The most critical thing we've learned in creating these three categories is that alignment is a reflection of management maturity. There has to be a vehicle for measuring that maturity. Not technology or business maturity, but a holistic maturity that looks at organizational and governance structure, at the way companies make IT investments, at enterprise architecture, overall strategy and planning. That maturity shows up in a company's financial performance.
We've seen a significant change in terms of people's attitude toward alignment. People almost never talk about alignment any more, because alignment should be part of your job, not an achievement. Our industry is maturing.
The traditional thinking about the CIO role has to change. The CIO role is not a technology role but a business role that is focused on improving processes by utilizing technology. The CIO role cannot be a support role. It has to be a part and parcel of other roles; it has to be very holistic. At the end of the day, CIOs are the owner of information and process, so how can the CIO's role be just a support role?

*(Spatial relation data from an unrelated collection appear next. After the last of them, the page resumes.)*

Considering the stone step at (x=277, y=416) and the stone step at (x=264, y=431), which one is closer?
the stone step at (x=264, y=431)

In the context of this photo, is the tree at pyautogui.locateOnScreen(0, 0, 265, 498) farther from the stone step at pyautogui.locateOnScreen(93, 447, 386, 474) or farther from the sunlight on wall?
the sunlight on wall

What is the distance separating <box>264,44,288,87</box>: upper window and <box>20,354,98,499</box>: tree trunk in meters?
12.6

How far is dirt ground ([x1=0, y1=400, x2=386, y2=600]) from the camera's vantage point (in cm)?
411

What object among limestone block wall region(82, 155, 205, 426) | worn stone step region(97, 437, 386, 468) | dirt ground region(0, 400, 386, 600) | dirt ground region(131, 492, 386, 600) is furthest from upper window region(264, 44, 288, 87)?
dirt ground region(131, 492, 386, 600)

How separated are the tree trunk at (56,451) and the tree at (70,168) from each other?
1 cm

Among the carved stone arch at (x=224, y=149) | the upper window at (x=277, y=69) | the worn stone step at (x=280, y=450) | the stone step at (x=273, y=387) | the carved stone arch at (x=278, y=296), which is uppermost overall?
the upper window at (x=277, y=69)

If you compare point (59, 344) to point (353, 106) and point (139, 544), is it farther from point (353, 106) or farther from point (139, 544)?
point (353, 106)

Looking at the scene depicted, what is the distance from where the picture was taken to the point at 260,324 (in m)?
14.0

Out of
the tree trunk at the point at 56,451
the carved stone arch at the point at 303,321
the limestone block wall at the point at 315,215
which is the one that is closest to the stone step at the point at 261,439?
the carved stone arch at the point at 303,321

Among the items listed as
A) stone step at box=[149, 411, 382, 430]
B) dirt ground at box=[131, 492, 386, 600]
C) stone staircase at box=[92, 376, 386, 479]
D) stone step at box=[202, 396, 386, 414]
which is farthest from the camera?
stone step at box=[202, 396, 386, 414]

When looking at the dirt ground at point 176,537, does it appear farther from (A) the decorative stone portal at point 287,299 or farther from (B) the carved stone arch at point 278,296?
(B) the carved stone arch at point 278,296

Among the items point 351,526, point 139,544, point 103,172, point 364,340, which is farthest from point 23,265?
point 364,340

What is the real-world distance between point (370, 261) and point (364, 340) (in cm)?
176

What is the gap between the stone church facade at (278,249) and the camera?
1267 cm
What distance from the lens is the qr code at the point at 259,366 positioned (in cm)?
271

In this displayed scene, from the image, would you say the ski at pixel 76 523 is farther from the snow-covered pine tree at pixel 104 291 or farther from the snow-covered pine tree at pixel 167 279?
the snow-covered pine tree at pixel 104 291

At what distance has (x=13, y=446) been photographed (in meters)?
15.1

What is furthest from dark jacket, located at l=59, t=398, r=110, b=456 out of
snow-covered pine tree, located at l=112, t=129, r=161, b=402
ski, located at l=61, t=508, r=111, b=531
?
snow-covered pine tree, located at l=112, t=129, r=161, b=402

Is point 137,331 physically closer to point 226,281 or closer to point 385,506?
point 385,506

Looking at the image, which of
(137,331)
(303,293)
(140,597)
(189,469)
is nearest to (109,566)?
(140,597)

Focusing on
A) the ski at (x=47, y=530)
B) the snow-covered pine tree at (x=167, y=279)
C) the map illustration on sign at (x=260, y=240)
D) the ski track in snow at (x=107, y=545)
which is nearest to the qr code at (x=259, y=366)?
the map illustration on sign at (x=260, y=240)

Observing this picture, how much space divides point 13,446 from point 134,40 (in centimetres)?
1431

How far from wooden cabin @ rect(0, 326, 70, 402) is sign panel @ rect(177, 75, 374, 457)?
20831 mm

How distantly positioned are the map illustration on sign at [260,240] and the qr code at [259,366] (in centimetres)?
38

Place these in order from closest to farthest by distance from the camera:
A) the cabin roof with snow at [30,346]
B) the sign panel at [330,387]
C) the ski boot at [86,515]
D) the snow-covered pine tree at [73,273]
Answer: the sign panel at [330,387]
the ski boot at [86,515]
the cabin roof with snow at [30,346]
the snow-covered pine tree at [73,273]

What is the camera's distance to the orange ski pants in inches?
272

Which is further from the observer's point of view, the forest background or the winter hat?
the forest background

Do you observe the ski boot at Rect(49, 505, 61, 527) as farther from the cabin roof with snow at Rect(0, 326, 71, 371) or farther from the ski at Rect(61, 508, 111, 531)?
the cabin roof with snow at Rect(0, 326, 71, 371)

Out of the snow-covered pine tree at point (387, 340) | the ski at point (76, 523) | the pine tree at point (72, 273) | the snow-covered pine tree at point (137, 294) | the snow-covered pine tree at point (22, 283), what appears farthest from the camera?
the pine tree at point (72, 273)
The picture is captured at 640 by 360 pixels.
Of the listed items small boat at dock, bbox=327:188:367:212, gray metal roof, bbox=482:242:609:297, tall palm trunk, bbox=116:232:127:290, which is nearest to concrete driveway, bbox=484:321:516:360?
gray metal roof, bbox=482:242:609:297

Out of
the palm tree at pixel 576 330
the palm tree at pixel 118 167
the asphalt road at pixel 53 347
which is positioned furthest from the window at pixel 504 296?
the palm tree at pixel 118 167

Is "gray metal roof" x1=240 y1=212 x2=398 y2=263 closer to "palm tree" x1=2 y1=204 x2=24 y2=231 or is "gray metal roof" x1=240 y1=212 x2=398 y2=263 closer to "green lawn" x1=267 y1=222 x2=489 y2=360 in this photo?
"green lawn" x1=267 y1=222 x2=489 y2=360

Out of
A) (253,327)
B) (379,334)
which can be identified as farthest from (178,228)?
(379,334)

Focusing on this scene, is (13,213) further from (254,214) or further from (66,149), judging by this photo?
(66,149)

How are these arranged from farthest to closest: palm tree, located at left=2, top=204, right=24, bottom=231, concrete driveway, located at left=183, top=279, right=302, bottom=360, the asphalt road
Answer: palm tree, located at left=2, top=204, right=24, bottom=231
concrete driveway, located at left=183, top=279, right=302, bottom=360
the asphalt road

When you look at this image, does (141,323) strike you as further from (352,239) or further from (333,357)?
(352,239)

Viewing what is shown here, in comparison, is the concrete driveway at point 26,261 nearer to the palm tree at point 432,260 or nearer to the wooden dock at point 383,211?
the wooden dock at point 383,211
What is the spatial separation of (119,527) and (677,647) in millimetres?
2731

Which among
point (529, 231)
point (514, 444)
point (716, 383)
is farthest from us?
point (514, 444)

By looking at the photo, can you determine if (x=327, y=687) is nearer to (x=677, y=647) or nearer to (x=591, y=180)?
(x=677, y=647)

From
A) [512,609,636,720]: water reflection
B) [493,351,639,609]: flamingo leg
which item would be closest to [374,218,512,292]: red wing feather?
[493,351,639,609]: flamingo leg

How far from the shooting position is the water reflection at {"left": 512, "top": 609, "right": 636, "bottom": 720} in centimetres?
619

This also brings us to the difference between alignment and convergence. Alignment is where CIO matches up with others' decisions. Convergence is where the CIO and management teams up. Governance means two different things at a company at the alignment stage and one at convergence. Governance in the alignment stage is concerned with project governance and setting budget goals. Governance at the convergent stages asks whether these projects are the right things to do, and will they have the business impact we want? That's a different governance role. The same is true with investment decisions.